#### EXERCISE DESCRIPTION
Everything in the listing below needs restating exactly, apart from the pictures.

#### EXERCISE DATA

---

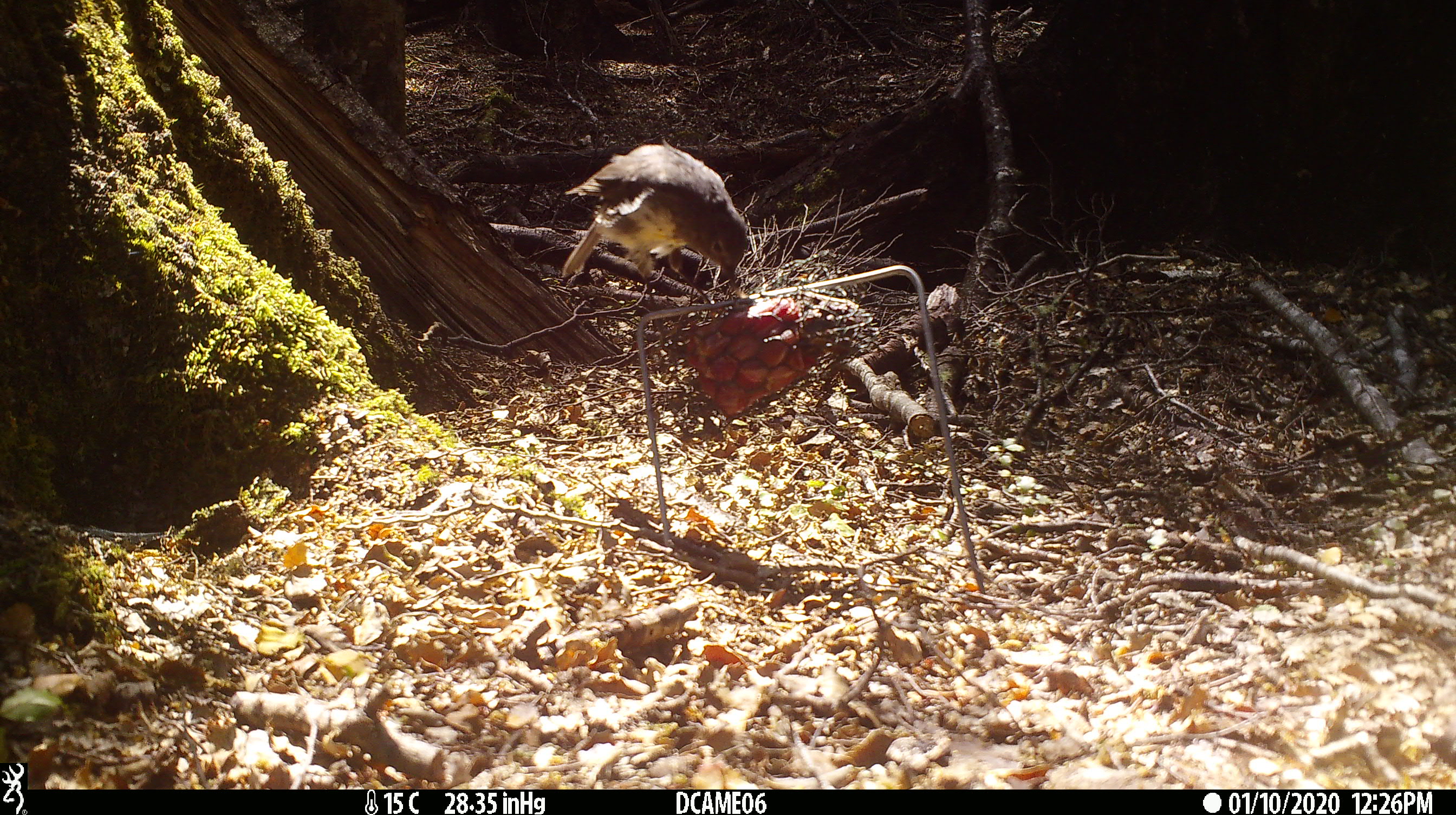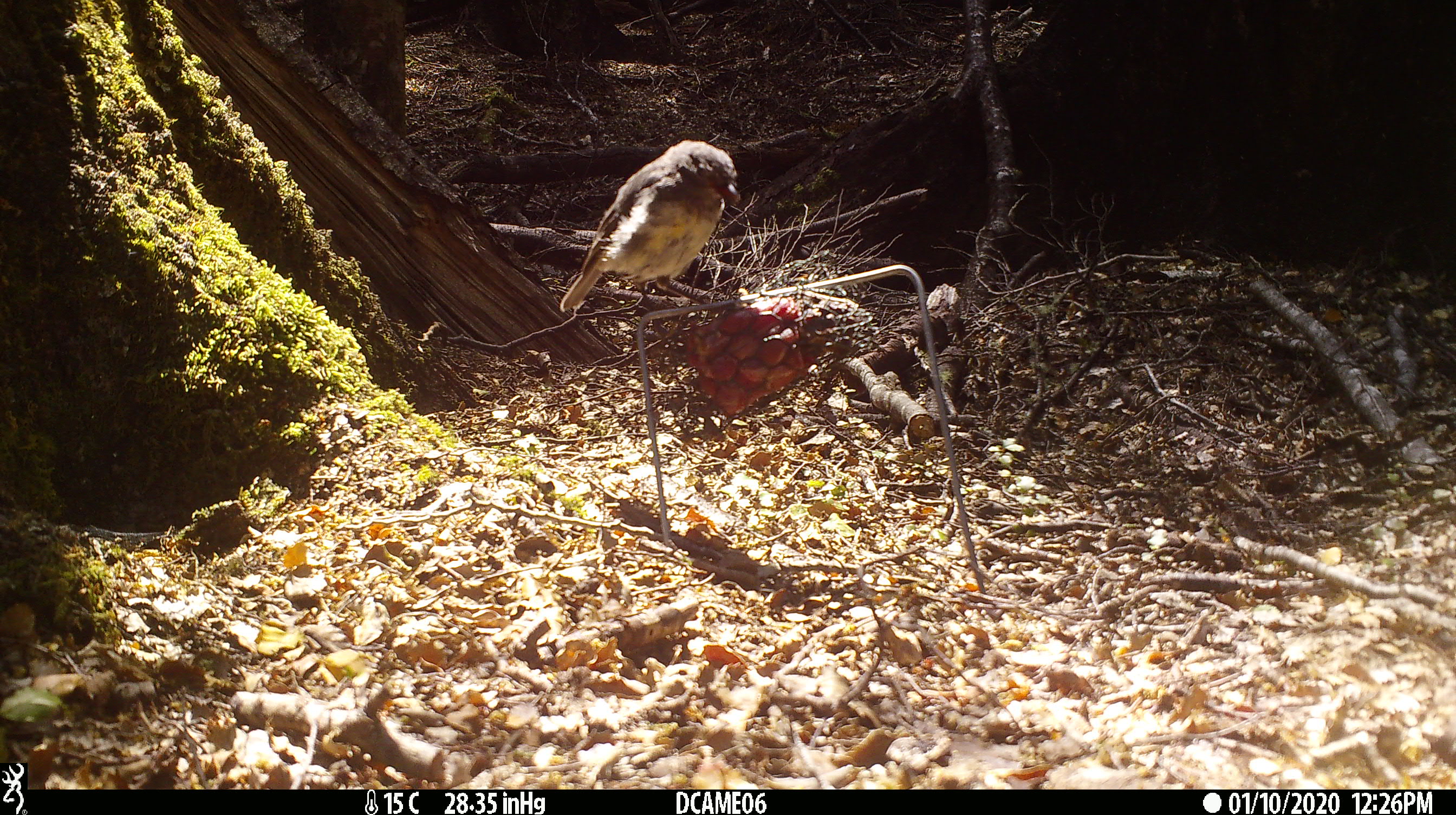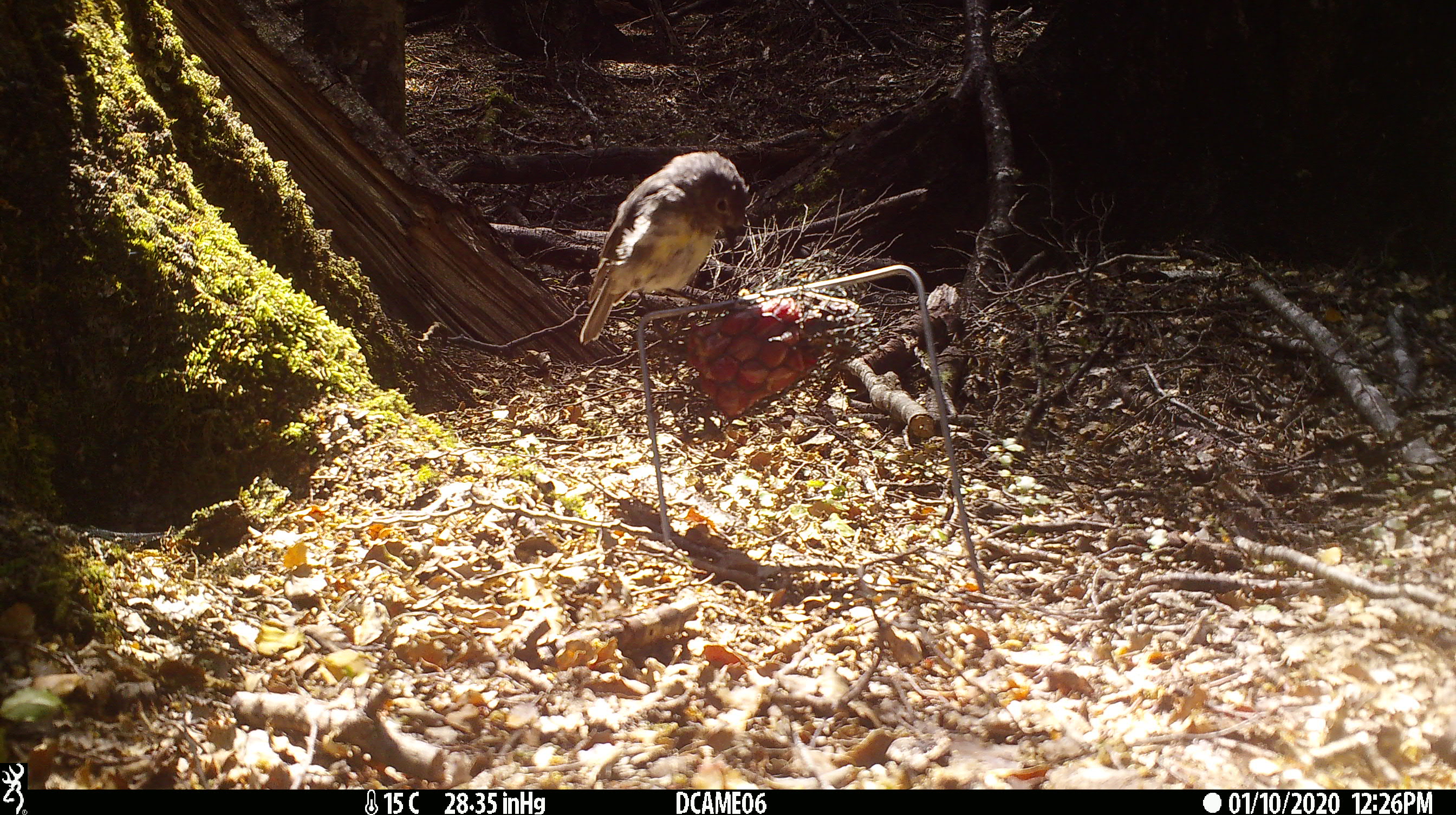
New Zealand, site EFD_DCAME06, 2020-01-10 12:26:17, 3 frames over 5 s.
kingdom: Animalia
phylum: Chordata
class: Aves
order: Passeriformes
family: Petroicidae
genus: Petroica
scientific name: Petroica australis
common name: new zealand robin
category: robin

---

#### WRITTEN SOLUTION
New Zealand, site EFD_DCAME06, 2020-01-10 12:26:17, 3 frames over 5 s.
kingdom: Animalia
phylum: Chordata
class: Aves
order: Passeriformes
family: Petroicidae
genus: Petroica
scientific name: Petroica australis
common name: new zealand robin
category: robin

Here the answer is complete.